CRAP
42 Observations About This Comic Ad
PANEL ONE:
1. Who is the first guy talking to?
2. In writing, we have this phrase. A "Rod and Don
conversation" where "Rod" tells "Don" something they both already know
for the benefit of the reader. Only the worst of the bad stories have them.
3. We got the picture with "We're going to get clean
away" You don't have to reiterate.
4. What the hell are those bank robbers wearing?
5. It's a good thing that guy is pointing to the car.
Otherwise, that lady wouldn't notice that it's screeching along at 150
mph.
PANEL TWO:
6. Where exactly is the police? Are they having a
hard time tracking down two inept crooks in a very bizarre looking car,
travelling well over the speed limit on a trafficless street?
7. I know they're the bad guys, but do you think they
would intentionally hit random passersby?
8. And if they did, would they take it as a good omen?
9. These morons really do think they've just accomplished
something.
10. Mr. Personality here is insulting the guy he just
ran over. Classy.
11. Obviously they don't know who the Hulk is, or
they would have called him by name, instead of "big ugly guy". So why are
they not freaked out about hitting a monstrous green mutant?
12. Why is Hulk standing in the middle of a highway?
13. I'm not sure just how inhumanly strong Hulk is,
but in any case he doesn't get a scratch from a head-on collision with
a very fast car. Yet the car is not damaged in the slightest from hitting
him.
14. Hulk, who are you talking to?
15. Newsflash, Hulk. You're a human!
16. Okay, we can tell Hulk is upset that he was hit
by a car. We can tell this, because he was hit by a bloody car. Not only
is talking to himself a really bad expositional trick, it's also completely
unnecessary.
PANEL THREE:
17. How the ass-blistering hell did the Hulk get in
front of the speeding car?
18. Not only that, he managed to change his shorts.
19. "Watch out, we're gonna..." I've lost count of
today's brilliant observations.
20. Don't brand name companies have logos on their
trucks and not just words?
21. Hulk is holding the truck up by the back end,
so its weight isn't centred. Wouldn't the front of it be touching the ground?
PANEL FOUR:
22. And suddenly, the Hulk is wearing his torn purple
shorts again.
23. And the big "Hostess Cake" label is smaller. That,
or the wheels are suddenly bigger.
PANEL FIVE:
24. They've just lost, and they're going to be in
jail for a long time. They should look a little more demoralized and humiliated,
not disappointed, like they didn't get to have candy after school.
25. You can't go wrong with a double negative. All
crooks use double negatives.
26. He makes prison sound incidental. "Whoops. Guess
we're off to the slammer again."
27. Thank you for reminding us of your registered
trademark.
28. Prison, people. Ass raping, gross food, forgetting
what the sky looks like, and getting beaten by guards and other prisoners.

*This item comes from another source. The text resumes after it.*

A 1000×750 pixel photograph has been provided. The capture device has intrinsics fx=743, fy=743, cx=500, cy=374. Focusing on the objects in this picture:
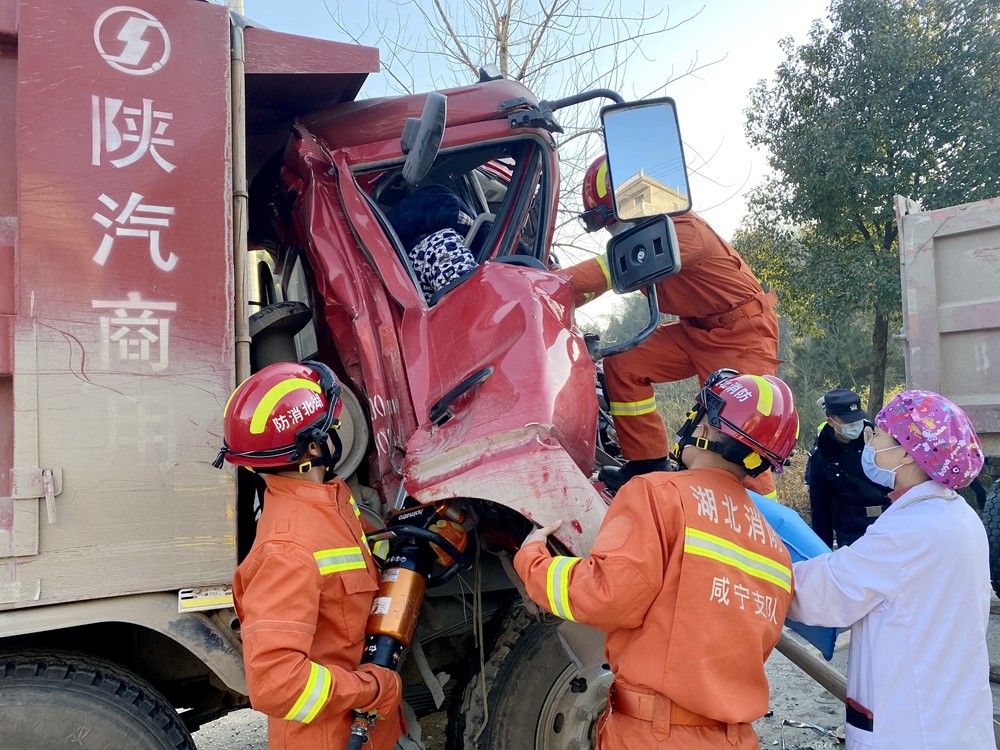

And this guy is talking about how he loves light tender crust and real
fruit filling.
29. Not only that, but those words are accented in
bold. Like this really is the most important part of the story.
30. Crook number two similarly cares enough to ask
what flavour he likes.
31. The car still doesn't look damaged in the slightest.
32. Why don't they just drive away? Their car is full
of pies, but it doesn't look like they're held down by anything.
33. If they can't drive away, why not climb out of
the car and run?
PANEL SIX:
34. The truck doesn't look damaged either.
35. Hulk happy, but Hulk not turn back into Bruce
Banner. Bad Comic. Tom smash!
36. The lettering takes up more of the banner.
36. The yellow "Hostess Pies" banner is completely
out of proportion with how it looked in panel four. First it doesn't stretch
the entire length of the tire, now it takes up the entire truck. I should
feel like a dork for nitpicking about this, but I don't. This is a really
stupid error.
37. Are those what the pies look like? They look like
big orange turds.
38. Hulk is talking clearly with his mouth full.
39. "A big delight in every bite" Damn you, Hostess,
now you're rhyming!
OVERALL:
40. How did those guys rob a bank without a gun? (I'm
assuming it's a bank because of the sack with the dollar sign on it)
41. What is the moral to this story? It seems to be
that stealing is okay. The crooks stole money. The Hulk stole a truck.
All three of them stole a bunch of fruit pies. The crooks are only being
punished because they ran down the Hulk.
42. The cops don't show up at all. Witnesses, both
at the bank, and along the way will easily describe the purple uniforms
and bright yellow gloves. What the hell do they need, a sketch artist?